I remember in my dream i was walking out of a gas station  at night, and i looked up at the sky, and there were like 12 moons! and they were all the same shape (Waning Gibbous) not sure if there were exactly 12, but there was definitly more than 5.  and i just kind of said "hmm," to myself, "that's weird, wouldn't they be in different phases?" But they were all in the same phase, scattered throughout the sky.

----------


## Seeker

Oh!  That should have made you lucid!  You are right, they SHOULD have been in different phases!

Moons are generally indicitive of mystery and coolness.  Don't know what 12 of them could mean though.

----------


## Inspirer

Gas Station: a need to reenergize yourself
The night: setbacks, obstacles, issues that  are unclear
The moon: a hidden mysterious aspect of yourself; a full moon would be fulfillment, a new moon a new beginning.  Yours is declining from the full state.

My guess is that there are many aspects of yourself that used to be fulfilled but are now in decline.  You do not yet understand it.  Your only reaction is thinking they should be in different phases/amounts.  The strange evenness of decline suggests that they are all caused by the same problem, whatever it is.

That's all I got.

----------


## Leo Volont

> _Originally posted by catrina_
> *I remember in my dream i was walking out of a gas station  at night, and i looked up at the sky, and there were like 12 moons! and they were all the same shape (Waning Gibbous) not sure if there were exactly 12, but there was definitly more than 5.  and i just kind of said \"hmm,\" to myself, \"that's weird, wouldn't they be in different phases?\" But they were all in the same phase, scattered throughout the sky.*



The Intellect is said to be a Reflection of Reality, just as the Moon reflects the light of the sun while having no real light of its own.

Your dream is a very good dream.  It shows that every aspect of yourself is coordinated and in phase.  They are all reflecting the True Light.  You intuited that there were 12 -- a complete number, but at least more than 5 when you are forced into doubt, and this number would still fill up all of the Higher Chakras.

I once had a dream that I was at a Convocation of Saints in Heaven, and the Presiding Saint gave me, and several other people, Spiritual Vision Kits.  These kits contained an apparatus to which there would be installed 9 Jewels, and then 1 more of a further grouping of 3 Jewels -- depending on which Spiritual Level one wished to perceive at.  So there was a total of 12 jewels.  Your 12 Moons indicates that you have a Pass at all levels.
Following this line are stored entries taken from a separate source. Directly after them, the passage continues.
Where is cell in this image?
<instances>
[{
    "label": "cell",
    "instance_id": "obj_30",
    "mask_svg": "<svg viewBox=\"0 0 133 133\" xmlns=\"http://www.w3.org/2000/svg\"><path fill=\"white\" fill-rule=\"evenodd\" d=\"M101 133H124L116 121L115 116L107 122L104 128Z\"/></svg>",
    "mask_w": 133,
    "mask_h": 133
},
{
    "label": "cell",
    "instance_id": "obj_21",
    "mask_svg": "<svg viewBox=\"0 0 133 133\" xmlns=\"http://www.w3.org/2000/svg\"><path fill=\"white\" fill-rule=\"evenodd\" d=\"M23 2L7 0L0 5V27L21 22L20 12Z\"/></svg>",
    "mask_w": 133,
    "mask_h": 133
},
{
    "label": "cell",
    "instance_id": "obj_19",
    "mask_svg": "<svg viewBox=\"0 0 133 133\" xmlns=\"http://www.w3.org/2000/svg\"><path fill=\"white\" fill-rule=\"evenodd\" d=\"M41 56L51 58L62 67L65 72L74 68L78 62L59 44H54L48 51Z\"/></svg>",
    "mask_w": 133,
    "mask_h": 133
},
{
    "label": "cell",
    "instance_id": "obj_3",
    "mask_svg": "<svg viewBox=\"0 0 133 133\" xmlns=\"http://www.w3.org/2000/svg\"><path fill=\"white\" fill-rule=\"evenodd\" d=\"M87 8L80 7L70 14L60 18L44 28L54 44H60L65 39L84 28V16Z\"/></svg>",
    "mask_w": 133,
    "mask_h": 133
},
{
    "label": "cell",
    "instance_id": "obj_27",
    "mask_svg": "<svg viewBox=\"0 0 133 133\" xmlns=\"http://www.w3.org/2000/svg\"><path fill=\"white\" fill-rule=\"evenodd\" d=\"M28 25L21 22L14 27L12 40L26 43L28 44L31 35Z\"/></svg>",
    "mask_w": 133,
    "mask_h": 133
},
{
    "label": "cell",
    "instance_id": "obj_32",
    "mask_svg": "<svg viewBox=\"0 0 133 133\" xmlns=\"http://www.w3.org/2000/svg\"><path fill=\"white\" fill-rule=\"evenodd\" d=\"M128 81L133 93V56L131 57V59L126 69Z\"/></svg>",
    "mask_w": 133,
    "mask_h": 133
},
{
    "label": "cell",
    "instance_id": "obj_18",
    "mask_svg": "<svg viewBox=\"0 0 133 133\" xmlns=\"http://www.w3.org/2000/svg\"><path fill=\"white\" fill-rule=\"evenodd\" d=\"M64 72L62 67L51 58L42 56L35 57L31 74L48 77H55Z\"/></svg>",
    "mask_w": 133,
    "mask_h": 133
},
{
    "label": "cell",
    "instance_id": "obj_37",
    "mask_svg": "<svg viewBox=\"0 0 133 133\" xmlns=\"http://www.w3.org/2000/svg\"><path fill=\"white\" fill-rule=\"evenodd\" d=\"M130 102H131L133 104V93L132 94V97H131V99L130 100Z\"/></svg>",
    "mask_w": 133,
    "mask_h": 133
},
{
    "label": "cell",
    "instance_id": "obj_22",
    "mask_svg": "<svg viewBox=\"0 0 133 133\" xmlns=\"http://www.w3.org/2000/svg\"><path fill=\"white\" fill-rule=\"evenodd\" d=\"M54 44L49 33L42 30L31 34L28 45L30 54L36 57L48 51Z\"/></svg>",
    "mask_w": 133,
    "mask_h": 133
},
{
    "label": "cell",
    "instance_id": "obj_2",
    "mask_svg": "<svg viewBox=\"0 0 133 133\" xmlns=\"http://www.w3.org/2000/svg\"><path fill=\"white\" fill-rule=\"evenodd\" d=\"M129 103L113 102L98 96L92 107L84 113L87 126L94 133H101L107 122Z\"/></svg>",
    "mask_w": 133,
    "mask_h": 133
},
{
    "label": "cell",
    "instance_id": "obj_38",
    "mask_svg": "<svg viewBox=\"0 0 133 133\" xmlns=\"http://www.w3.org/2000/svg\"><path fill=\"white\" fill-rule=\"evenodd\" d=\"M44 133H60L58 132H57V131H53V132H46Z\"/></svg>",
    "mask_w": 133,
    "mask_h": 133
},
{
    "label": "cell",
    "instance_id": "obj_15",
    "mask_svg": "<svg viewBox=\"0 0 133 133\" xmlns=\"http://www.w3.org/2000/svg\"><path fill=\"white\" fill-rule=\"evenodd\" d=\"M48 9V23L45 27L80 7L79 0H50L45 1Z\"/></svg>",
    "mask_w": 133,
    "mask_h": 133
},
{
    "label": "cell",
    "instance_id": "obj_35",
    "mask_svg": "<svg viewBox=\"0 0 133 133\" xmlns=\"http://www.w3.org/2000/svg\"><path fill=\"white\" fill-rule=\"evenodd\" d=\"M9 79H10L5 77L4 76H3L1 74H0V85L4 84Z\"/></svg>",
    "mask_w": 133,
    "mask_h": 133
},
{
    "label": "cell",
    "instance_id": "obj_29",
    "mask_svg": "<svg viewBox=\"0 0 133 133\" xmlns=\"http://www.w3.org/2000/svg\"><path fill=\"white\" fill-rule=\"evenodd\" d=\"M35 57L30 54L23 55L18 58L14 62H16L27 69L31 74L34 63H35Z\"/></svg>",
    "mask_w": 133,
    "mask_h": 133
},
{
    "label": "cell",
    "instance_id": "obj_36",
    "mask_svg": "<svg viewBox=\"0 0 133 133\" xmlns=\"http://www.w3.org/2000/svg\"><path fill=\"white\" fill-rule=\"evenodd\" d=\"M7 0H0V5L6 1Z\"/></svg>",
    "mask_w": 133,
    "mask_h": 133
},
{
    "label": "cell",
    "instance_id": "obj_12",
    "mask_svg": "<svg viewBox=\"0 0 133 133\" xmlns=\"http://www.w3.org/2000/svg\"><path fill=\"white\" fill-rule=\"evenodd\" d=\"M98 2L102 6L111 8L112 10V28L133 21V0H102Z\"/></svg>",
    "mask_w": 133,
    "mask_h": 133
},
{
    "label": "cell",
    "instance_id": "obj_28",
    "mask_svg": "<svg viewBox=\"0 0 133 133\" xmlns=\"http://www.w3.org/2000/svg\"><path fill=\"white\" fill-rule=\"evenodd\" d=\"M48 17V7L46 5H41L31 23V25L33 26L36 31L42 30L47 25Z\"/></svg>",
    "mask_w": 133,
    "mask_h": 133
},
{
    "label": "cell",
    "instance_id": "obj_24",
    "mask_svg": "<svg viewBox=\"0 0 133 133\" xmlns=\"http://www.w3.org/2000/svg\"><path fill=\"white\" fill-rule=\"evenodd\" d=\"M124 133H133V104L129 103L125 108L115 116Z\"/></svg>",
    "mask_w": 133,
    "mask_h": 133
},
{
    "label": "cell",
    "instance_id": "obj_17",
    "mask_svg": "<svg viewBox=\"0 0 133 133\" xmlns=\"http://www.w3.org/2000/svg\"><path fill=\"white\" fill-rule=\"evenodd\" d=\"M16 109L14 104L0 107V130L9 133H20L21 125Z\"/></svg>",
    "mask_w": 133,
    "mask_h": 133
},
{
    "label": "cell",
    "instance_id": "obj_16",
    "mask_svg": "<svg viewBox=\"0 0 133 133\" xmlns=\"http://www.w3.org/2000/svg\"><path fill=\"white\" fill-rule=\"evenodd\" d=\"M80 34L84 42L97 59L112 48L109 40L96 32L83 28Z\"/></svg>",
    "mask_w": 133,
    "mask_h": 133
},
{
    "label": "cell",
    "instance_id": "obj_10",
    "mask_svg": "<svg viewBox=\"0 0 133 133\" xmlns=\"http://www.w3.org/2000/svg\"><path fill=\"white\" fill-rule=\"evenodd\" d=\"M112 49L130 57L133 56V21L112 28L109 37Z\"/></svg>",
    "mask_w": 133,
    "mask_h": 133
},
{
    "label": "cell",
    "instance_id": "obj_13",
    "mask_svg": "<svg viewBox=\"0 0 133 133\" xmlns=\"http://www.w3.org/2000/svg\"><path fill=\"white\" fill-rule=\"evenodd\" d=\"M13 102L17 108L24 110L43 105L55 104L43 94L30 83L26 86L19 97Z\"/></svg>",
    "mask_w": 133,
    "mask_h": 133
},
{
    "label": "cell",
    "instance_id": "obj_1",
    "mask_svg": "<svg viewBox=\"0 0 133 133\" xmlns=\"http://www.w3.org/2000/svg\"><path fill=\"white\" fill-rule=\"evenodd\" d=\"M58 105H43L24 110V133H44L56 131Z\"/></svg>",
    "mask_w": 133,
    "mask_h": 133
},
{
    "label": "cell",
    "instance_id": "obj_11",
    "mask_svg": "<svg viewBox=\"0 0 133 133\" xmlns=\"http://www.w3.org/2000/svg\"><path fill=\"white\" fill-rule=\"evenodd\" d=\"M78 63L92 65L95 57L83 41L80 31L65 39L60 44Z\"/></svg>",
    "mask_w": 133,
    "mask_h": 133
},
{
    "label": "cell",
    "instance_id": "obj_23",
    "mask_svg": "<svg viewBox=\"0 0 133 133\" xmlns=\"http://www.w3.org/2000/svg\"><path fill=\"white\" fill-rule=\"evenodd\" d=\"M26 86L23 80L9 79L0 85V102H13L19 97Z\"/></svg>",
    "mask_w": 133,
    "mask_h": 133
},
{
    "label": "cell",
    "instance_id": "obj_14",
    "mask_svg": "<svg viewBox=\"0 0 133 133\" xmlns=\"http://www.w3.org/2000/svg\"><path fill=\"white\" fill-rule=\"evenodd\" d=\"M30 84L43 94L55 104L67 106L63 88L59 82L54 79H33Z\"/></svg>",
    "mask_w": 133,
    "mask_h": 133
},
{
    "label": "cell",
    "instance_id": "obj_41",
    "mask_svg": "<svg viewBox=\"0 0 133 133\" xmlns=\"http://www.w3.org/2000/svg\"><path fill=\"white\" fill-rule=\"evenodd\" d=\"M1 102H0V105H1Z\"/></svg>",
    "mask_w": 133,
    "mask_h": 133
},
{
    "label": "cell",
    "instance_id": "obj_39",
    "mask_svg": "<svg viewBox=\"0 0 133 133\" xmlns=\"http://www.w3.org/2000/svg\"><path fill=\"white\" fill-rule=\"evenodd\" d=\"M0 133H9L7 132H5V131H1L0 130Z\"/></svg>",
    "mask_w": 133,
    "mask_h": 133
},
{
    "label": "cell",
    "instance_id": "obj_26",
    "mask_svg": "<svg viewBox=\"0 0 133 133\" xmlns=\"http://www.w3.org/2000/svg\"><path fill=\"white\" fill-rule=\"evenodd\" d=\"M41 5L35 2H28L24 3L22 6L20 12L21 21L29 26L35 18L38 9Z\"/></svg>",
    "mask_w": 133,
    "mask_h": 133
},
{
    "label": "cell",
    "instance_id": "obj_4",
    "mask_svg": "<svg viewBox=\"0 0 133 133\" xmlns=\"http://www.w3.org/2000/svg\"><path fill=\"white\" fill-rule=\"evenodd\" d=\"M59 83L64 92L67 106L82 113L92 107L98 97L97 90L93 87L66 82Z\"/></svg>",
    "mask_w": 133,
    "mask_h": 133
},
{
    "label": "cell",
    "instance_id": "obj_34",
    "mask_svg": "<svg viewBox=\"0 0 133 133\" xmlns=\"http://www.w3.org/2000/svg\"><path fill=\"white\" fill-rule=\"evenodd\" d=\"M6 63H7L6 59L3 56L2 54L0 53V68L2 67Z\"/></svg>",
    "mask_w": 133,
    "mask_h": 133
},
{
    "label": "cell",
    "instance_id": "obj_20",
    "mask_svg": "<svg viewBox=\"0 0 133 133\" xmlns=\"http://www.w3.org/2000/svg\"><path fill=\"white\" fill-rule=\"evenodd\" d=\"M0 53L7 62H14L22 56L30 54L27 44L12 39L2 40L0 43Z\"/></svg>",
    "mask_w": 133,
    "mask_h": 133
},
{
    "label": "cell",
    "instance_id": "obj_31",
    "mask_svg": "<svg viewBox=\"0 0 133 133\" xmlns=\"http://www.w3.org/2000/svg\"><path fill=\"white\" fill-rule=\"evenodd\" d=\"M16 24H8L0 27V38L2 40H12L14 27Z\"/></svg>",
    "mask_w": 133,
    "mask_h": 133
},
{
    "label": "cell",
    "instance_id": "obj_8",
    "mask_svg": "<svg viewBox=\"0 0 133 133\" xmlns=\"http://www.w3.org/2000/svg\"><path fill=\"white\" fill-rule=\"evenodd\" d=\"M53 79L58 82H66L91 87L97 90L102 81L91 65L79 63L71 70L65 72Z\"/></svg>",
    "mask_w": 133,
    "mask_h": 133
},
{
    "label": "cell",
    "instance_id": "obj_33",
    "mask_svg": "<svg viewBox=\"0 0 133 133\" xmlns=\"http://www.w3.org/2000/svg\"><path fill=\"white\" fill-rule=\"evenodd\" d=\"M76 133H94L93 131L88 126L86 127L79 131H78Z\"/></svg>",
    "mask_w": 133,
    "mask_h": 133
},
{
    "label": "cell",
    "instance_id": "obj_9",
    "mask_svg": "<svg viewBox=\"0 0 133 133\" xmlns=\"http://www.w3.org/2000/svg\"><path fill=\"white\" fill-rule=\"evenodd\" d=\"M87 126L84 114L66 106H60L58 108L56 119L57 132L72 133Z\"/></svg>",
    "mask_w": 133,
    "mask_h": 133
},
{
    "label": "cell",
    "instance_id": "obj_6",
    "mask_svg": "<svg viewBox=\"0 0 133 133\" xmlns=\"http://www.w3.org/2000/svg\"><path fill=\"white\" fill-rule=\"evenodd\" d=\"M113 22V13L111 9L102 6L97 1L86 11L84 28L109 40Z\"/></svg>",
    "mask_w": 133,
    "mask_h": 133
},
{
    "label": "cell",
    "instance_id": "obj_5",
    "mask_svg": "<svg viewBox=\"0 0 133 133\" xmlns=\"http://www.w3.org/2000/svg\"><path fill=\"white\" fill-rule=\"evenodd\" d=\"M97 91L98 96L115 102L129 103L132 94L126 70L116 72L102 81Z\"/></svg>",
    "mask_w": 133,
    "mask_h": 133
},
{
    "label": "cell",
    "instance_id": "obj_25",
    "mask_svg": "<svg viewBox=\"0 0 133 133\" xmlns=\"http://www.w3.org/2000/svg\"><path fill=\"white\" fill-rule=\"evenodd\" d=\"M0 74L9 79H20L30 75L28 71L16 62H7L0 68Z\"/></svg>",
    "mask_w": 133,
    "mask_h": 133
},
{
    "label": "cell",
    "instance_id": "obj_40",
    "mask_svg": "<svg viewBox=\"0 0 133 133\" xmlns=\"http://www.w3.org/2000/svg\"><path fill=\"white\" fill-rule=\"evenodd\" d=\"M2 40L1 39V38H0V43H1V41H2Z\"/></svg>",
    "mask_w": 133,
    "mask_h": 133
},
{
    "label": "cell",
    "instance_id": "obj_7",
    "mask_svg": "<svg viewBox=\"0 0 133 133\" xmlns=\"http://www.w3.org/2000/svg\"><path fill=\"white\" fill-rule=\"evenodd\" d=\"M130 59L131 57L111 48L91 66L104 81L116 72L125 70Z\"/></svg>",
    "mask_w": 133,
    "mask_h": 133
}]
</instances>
and it is a good thing they are all in phase. It shows that you are integrated -- your left hand knows what your right hand is doing.  You are not working at cross purposes to yourself.

----------


## andrew7983333

> I remember in my dream i was walking out of a gas station  at night, and i looked up at the sky, and there were like 12 moons! and they were all the same shape (Waning Gibbous) not sure if there were exactly 12, but there was definitly more than 5.  and i just kind of said "hmm," to myself, "that's weird, wouldn't they be in different phases?" But they were all in the same phase, scattered throughout the sky.



I had the same dream last night

----------


## Adamgwhitlock

Good Evening Catrina,

This dream is about your calling.  The gas station represents the need to be refuelled and empowered to carry out a task.  The number 12 represents a governmental position or influence.  So, there are going to be 12 governmental areas that you will be able to influence and reflect light upon.  

Adam.

----------